══ Data supplied ══
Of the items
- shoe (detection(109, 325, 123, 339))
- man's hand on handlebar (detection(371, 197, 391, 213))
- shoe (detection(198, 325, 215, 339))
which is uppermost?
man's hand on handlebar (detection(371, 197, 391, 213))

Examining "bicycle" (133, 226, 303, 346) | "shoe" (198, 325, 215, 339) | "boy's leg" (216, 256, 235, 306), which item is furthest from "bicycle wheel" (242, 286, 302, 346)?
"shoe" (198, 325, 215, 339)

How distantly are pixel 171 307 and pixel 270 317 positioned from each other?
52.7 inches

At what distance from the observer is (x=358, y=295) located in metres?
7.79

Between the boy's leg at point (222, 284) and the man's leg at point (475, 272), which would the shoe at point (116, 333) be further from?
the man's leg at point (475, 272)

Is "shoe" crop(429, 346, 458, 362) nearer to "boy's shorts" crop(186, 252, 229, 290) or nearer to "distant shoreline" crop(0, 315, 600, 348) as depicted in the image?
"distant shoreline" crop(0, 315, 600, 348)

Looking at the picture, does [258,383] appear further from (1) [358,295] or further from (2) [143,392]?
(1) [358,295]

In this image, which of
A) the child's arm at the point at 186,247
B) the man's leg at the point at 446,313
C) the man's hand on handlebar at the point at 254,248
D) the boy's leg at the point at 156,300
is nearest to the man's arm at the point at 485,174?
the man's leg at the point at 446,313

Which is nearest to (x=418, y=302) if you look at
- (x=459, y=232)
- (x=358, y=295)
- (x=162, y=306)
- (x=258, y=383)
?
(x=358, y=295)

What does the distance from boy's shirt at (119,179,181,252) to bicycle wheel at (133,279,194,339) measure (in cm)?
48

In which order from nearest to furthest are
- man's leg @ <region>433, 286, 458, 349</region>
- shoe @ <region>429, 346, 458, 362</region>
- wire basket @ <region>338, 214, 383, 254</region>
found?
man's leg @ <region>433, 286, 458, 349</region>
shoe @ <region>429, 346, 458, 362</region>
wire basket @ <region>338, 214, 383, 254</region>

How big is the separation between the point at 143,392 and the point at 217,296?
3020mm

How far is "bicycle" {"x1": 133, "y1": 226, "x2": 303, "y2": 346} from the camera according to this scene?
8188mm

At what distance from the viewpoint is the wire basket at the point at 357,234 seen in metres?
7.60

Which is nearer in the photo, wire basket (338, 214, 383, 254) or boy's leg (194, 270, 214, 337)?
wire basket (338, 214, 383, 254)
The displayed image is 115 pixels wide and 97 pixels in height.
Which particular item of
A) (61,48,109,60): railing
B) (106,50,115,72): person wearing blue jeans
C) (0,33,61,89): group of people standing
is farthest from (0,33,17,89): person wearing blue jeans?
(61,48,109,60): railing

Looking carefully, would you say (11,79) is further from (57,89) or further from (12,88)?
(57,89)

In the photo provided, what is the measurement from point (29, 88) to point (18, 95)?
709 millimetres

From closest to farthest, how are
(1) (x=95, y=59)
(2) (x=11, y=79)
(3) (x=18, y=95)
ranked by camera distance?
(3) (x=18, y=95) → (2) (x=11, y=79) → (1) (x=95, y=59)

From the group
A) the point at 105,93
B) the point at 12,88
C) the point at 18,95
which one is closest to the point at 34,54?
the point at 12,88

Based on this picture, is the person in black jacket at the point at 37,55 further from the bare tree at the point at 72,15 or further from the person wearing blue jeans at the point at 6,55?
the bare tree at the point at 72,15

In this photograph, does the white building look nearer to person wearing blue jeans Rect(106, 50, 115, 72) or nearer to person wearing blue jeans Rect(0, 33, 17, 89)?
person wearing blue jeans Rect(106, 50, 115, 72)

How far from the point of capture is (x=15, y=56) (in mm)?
═══
Exercise goal:
Rewrite all the rows above, substituting "front wheel" for every occurrence of "bicycle wheel" and keeping everything else unchanged.

Response for this exercise:
Of the items
- shoe (detection(109, 325, 123, 339))
- man's hand on handlebar (detection(371, 197, 391, 213))
- shoe (detection(198, 325, 215, 339))
which is uppermost?
man's hand on handlebar (detection(371, 197, 391, 213))

Examining "bicycle" (133, 226, 303, 346) | "shoe" (198, 325, 215, 339) | "boy's leg" (216, 256, 235, 306), which item is furthest from "front wheel" (242, 286, 302, 346)?
"shoe" (198, 325, 215, 339)

How distantly are pixel 171 307 and pixel 270 317 positioned from each other?
52.7 inches

At what distance from the observer is (x=358, y=295) located in metres?
7.79

Between the boy's leg at point (222, 284) and the man's leg at point (475, 272), which would the shoe at point (116, 333) be further from?
the man's leg at point (475, 272)

Is "shoe" crop(429, 346, 458, 362) nearer to "boy's shorts" crop(186, 252, 229, 290) or nearer to "distant shoreline" crop(0, 315, 600, 348) as depicted in the image?
"distant shoreline" crop(0, 315, 600, 348)

Looking at the picture, does [258,383] appear further from (1) [358,295] or further from (2) [143,392]?
(1) [358,295]

In this image, which of
A) the child's arm at the point at 186,247
B) the man's leg at the point at 446,313
C) the man's hand on handlebar at the point at 254,248
D) the boy's leg at the point at 156,300
is nearest to the man's arm at the point at 485,174?
the man's leg at the point at 446,313

Which is nearest to (x=418, y=302) if you look at
- (x=459, y=232)
- (x=358, y=295)
- (x=162, y=306)
- (x=258, y=383)
?
(x=358, y=295)

What does the distance from boy's shirt at (119,179,181,252) to front wheel at (133,279,194,339) measure (in cm)?
48

In which order from nearest to furthest are
- man's leg @ <region>433, 286, 458, 349</region>
- shoe @ <region>429, 346, 458, 362</region>
- wire basket @ <region>338, 214, 383, 254</region>
found?
man's leg @ <region>433, 286, 458, 349</region>
shoe @ <region>429, 346, 458, 362</region>
wire basket @ <region>338, 214, 383, 254</region>

How big is the separation between the point at 143,392 and the point at 217,296?
3020mm

How far is "bicycle" {"x1": 133, "y1": 226, "x2": 303, "y2": 346} from the camera according to this scene?
8188mm

At what distance from the viewpoint is the wire basket at the point at 357,234 seen in metres?
7.60

Which is nearer in the photo, wire basket (338, 214, 383, 254) or boy's leg (194, 270, 214, 337)?
wire basket (338, 214, 383, 254)
The displayed image is 115 pixels wide and 97 pixels in height.
Which particular item of
A) (61,48,109,60): railing
B) (106,50,115,72): person wearing blue jeans
C) (0,33,61,89): group of people standing
is farthest from (0,33,17,89): person wearing blue jeans?
(61,48,109,60): railing

Looking carefully, would you say (11,79) is further from (57,89) or further from (12,88)?
(57,89)

In the photo provided, what is the measurement from point (29, 88) to point (18, 95)?
709 millimetres

From closest to farthest, how are
(1) (x=95, y=59)
(2) (x=11, y=79)
(3) (x=18, y=95)
ranked by camera distance?
(3) (x=18, y=95) → (2) (x=11, y=79) → (1) (x=95, y=59)

From the group
A) the point at 105,93
B) the point at 12,88
C) the point at 18,95
which one is closest to the point at 34,54?
the point at 12,88

Based on this picture, is the person in black jacket at the point at 37,55 further from the bare tree at the point at 72,15 or further from the person wearing blue jeans at the point at 6,55?
the bare tree at the point at 72,15

In this photograph, does the white building look nearer to person wearing blue jeans Rect(106, 50, 115, 72) or nearer to person wearing blue jeans Rect(0, 33, 17, 89)?
person wearing blue jeans Rect(106, 50, 115, 72)

How far from the point of capture is (x=15, y=56) (in mm)?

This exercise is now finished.